Uma parte maior do problema da classe do conhecimento é que os criadores culturais, especialmente aqueles na mídia tradicional, temem que os smartphones atraiam seu público para longe. Nisso, eles não parecem muito diferentes dos padres do século XVIII que criticavam os romances por afastar as mulheres da obediência orante. A crise ostensiva de atenção é, no fundo, uma crise de autoridade? "As pessoas não estão prestando atenção" é apenas uma versão disfarçada de "As pessoas não estão prestando atenção em mim"?
A suspeita de que tudo isso é ansiedade da elite diante de um cenário midiático democratizante se aprofunda quando você considera no que os atencionistas querem que as pessoas se concentrem. Geralmente, é arte, livros antigos ou natureza desimpedida — como se estivessem administrando um internato em Connecticut. Acima de tudo, eles exigem paciência, a inclinação de se ater a coisas que não são imediatamente convincentes ou compreensíveis. Paciência é de fato uma virtude, mas um sopro de narcisismo surge quando os comentaristas a exaltam em outros, como um marido elogiando uma esposa adorável. Ela coloca a responsabilidade pela comunicação nos ouvintes, dando aos palestrantes licença para serem longos demais, pouco claros ou autoindulgentes. Quando alguém pede que o público seja mais paciente, eu instintivamente penso: Alternativamente, você poderia ser menos chato.
Em certo sentido, o que os alarmistas da atenção buscam é proteção contra uma competição que estão perdendo. Justo; o mercado nem sempre oferece grandes resultados, e Hayes está certo em deplorar a mercantilização da vida intelectual. Mas é possível se perguntar se as ideias são menos distorcidas pelo mercado quando são publicadas on-line em uma plataforma gratuita do que quando são transformadas em livros, recebem códigos de barras e são vendidas em lojas.
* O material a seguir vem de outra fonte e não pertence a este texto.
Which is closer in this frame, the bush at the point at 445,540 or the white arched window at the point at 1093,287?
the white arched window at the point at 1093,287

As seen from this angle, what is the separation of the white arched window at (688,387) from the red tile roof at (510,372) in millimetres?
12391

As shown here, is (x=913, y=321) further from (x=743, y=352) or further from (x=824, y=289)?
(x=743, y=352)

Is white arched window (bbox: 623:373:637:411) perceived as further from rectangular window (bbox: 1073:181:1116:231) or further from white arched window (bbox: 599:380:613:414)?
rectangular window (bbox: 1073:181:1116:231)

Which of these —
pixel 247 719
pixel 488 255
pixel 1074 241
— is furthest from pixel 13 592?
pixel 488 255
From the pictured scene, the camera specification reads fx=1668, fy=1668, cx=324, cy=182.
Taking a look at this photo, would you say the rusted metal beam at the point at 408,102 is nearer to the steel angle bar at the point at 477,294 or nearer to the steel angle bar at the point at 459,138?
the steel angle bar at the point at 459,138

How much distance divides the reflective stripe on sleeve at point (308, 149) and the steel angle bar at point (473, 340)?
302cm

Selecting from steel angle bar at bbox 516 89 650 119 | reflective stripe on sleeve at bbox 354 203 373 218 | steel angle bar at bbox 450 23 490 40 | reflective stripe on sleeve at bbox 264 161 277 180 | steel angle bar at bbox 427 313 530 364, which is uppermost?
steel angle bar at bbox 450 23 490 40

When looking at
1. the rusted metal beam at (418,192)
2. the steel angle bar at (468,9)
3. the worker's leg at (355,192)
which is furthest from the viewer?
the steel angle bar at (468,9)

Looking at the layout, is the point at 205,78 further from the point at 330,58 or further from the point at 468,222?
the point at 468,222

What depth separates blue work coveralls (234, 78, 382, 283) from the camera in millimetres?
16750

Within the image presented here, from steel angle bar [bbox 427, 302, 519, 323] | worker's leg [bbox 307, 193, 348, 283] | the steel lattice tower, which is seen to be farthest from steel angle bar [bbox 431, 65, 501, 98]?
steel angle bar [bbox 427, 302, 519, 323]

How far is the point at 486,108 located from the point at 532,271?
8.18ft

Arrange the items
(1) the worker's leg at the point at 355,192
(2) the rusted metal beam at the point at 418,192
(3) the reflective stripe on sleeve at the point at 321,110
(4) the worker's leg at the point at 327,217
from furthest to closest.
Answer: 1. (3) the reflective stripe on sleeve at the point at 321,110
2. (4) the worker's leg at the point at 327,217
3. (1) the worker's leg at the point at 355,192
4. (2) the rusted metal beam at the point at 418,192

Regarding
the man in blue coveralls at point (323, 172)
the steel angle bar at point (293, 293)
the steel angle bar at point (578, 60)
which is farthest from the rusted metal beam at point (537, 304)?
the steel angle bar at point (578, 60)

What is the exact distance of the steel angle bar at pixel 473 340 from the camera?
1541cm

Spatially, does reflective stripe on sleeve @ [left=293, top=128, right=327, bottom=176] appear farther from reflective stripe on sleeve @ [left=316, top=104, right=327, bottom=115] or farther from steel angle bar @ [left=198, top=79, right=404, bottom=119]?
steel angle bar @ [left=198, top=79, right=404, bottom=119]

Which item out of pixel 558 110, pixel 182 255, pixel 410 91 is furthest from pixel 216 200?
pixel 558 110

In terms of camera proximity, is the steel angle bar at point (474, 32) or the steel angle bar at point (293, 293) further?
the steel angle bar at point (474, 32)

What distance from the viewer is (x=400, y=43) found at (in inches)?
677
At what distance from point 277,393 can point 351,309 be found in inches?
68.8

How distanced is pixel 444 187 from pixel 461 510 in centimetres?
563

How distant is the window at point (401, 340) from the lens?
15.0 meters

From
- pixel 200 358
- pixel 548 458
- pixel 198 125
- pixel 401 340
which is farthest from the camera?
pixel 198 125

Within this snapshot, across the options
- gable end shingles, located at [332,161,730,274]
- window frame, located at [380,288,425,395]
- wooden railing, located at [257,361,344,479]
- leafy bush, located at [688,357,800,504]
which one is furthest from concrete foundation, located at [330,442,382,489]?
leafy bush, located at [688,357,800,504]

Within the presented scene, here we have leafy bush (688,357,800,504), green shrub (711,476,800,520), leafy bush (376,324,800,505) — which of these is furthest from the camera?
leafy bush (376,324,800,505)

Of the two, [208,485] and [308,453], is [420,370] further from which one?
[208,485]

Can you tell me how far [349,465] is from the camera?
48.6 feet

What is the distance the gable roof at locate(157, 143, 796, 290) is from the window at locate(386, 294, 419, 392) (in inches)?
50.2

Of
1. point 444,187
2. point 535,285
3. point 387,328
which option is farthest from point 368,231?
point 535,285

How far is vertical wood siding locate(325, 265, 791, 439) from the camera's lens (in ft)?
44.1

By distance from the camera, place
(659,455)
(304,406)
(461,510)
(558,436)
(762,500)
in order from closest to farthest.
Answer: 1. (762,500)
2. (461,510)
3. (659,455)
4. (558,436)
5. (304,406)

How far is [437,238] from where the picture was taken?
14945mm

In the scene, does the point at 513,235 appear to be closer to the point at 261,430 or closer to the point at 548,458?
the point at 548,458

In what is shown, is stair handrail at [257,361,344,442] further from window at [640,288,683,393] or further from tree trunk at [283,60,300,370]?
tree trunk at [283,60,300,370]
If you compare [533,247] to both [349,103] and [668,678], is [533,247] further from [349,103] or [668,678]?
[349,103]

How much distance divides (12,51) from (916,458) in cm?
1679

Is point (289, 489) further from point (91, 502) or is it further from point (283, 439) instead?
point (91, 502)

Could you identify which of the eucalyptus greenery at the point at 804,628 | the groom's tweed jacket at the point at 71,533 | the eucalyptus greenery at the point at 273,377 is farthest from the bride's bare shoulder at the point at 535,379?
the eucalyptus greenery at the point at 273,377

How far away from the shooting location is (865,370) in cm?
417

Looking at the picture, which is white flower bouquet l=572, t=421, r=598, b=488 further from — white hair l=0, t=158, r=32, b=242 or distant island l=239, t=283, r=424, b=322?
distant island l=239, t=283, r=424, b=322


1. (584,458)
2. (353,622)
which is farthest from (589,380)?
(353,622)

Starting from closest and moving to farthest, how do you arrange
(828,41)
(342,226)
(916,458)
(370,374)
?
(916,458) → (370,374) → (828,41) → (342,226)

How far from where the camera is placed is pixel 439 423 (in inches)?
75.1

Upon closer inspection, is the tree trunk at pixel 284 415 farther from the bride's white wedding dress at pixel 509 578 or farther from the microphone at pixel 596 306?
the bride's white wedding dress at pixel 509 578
Vale lembrar que aqueles longos romances do século XIX que estamos perdendo a paciência para ler eram longos por um motivo: editoras em busca de lucro faziam os autores arrastarem suas histórias por vários volumes. As forças de mercado têm esticado, esmagado, distorcido e suprimido ideias por séculos. Realisticamente, a escolha não é mercantilizada versus gratuita, mas qual forma de mercadoria se adapta melhor.
Para Hayes, o que torna os aplicativos horríveis é que eles operam sem consentimento. Eles capturam a atenção usando truques, nos deixando desamparados e estupefatos. No entanto, mesmo esse argumento, o mais poderoso, justifica cautela. Nossa mídia sempre fez uma dança estranha com nossos desejos. Embora Hayes argumente sobre a profunda novidade de nossa situação, o título de seu livro, "The Sirens' Call", faz alusão a um conto homérico da antiguidade, de canções atraentes demais para resistir. Isso nem sempre é indesejável. Considere nossas maiores palavras de elogio aos livros — cativantes, dominantes, fascinantes, absorventes, fascinantes. É uma fantasia de agência rendida. ("Um virador de páginas": as páginas viram sozinhas.) Estranhamente, o que deploramos nos outros, a submissão, é o que mais queremos para nós mesmos.
O pesadelo que os alarmistas evocam é o de um viciado em tela do TikTok. Este não é um quadro completo do presente, no entanto, e pode não revelar muito sobre o futuro também. A nossa é uma era de obsessão tanto quanto de distração, de formulários longos tanto quanto curtos, de zelo tanto quanto de indiferença. Atribuir nossos problemas a um transtorno de déficit de atenção em toda a sociedade é fazer o diagnóstico errado.